**Recorded data**
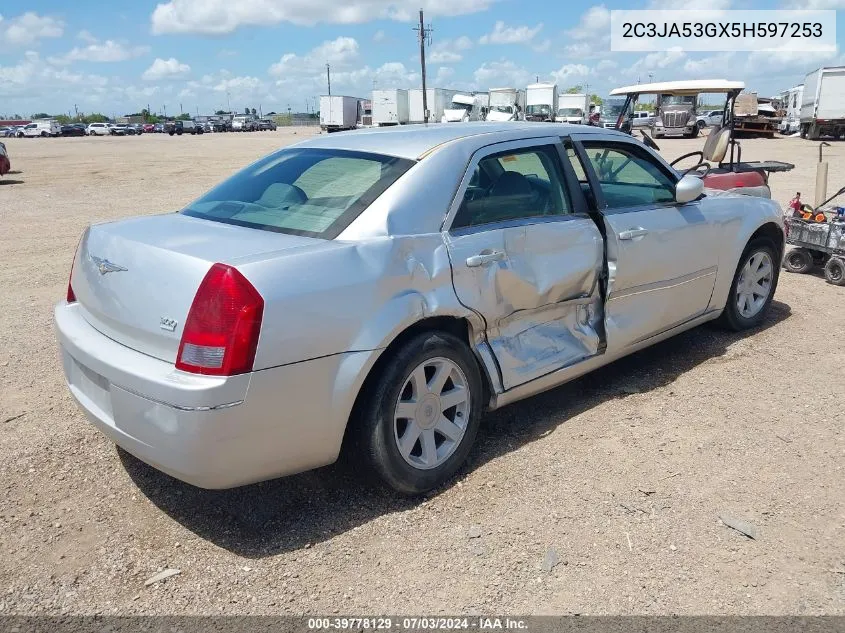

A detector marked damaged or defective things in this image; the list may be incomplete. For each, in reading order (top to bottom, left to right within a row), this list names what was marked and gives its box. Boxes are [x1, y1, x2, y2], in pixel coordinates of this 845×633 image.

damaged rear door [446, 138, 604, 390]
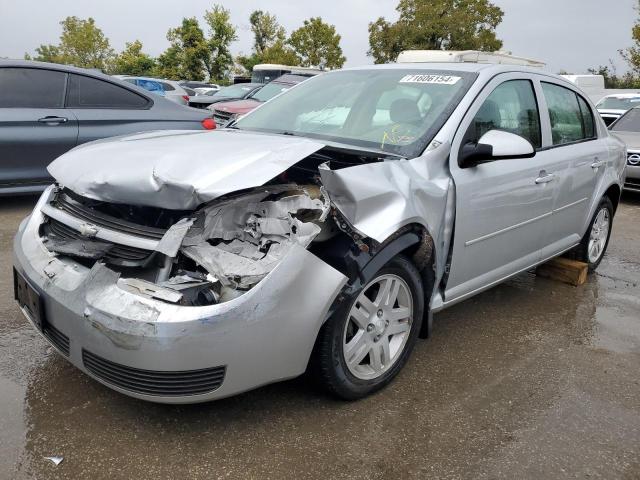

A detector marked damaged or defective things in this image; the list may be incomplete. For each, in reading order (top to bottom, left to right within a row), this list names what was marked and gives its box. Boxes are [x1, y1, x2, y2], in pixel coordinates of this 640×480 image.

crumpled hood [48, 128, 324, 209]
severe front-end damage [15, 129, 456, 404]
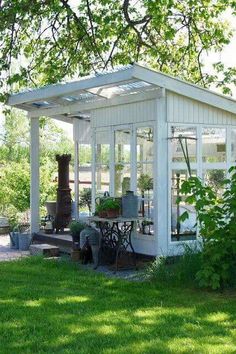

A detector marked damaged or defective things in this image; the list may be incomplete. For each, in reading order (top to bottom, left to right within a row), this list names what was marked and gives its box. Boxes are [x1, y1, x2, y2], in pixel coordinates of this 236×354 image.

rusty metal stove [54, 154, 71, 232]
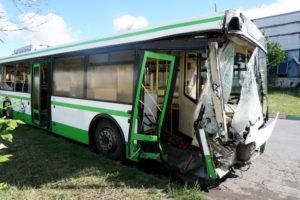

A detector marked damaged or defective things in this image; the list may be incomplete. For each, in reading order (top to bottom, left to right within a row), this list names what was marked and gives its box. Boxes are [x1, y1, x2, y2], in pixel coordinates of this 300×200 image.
==
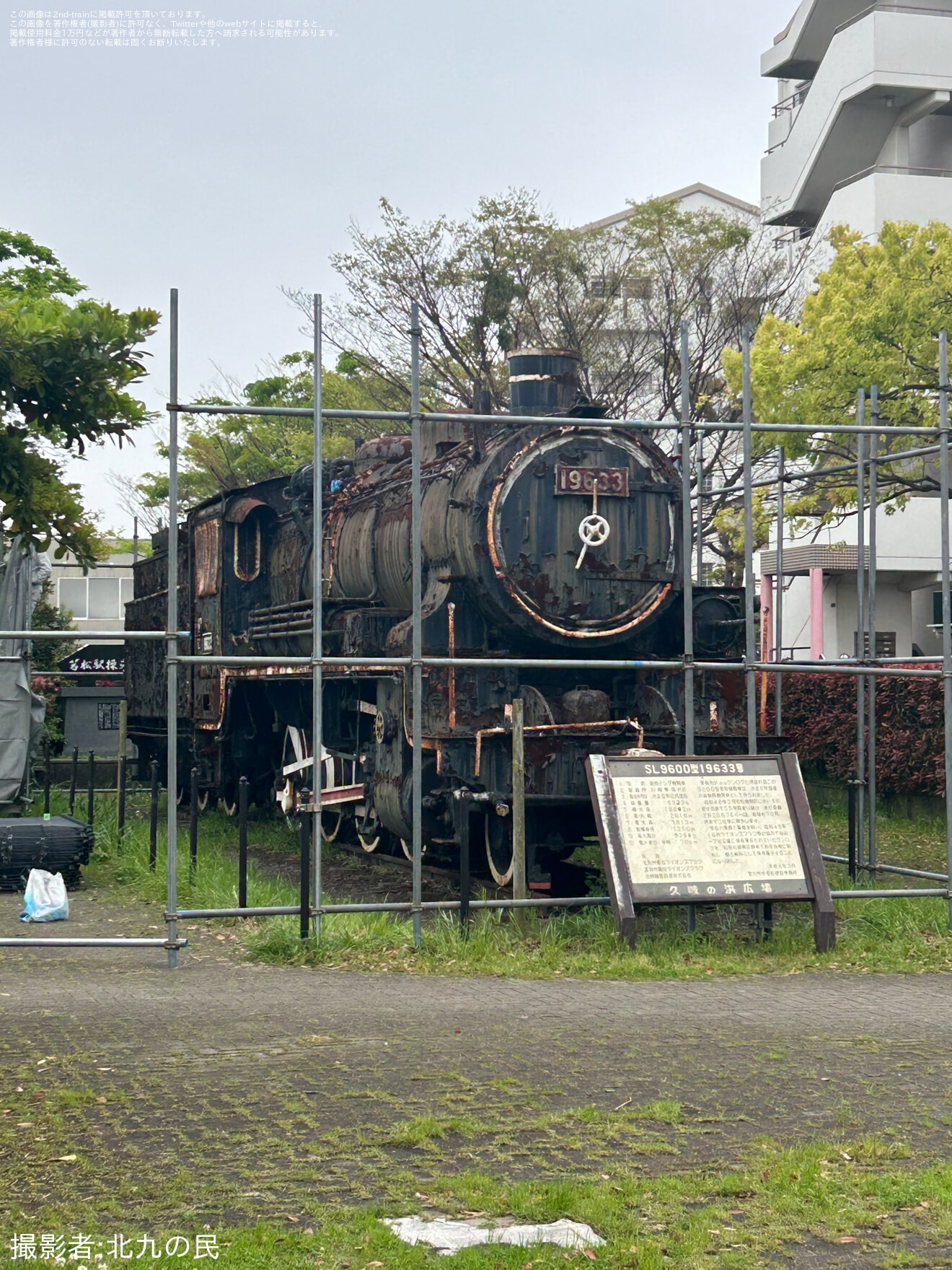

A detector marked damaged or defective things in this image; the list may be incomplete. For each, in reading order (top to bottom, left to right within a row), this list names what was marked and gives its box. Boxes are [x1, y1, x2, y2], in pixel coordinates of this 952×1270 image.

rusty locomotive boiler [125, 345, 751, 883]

**Required action**
Reproduce the lines above starting at the one with "this 236×354 image." and ending at the one with "this 300×200 image.", both included, exactly and with no pictures.

**Response area**
A detector marked damaged or defective things in this image; the list may be incomplete. For each, in reading order (top to bottom, left to right within a row), this list names what was marked and gives its box. Boxes are [x1, y1, x2, y2], in pixel coordinates of this 236×354 image.

rusty metal stove [54, 154, 71, 232]

A detector marked damaged or defective things in this image; the list may be incomplete. For each, in reading order (top to bottom, left to right within a row), this list names what was marked and gives its box. Boxes are [x1, y1, x2, y2], in pixel coordinates of this 300×200 image.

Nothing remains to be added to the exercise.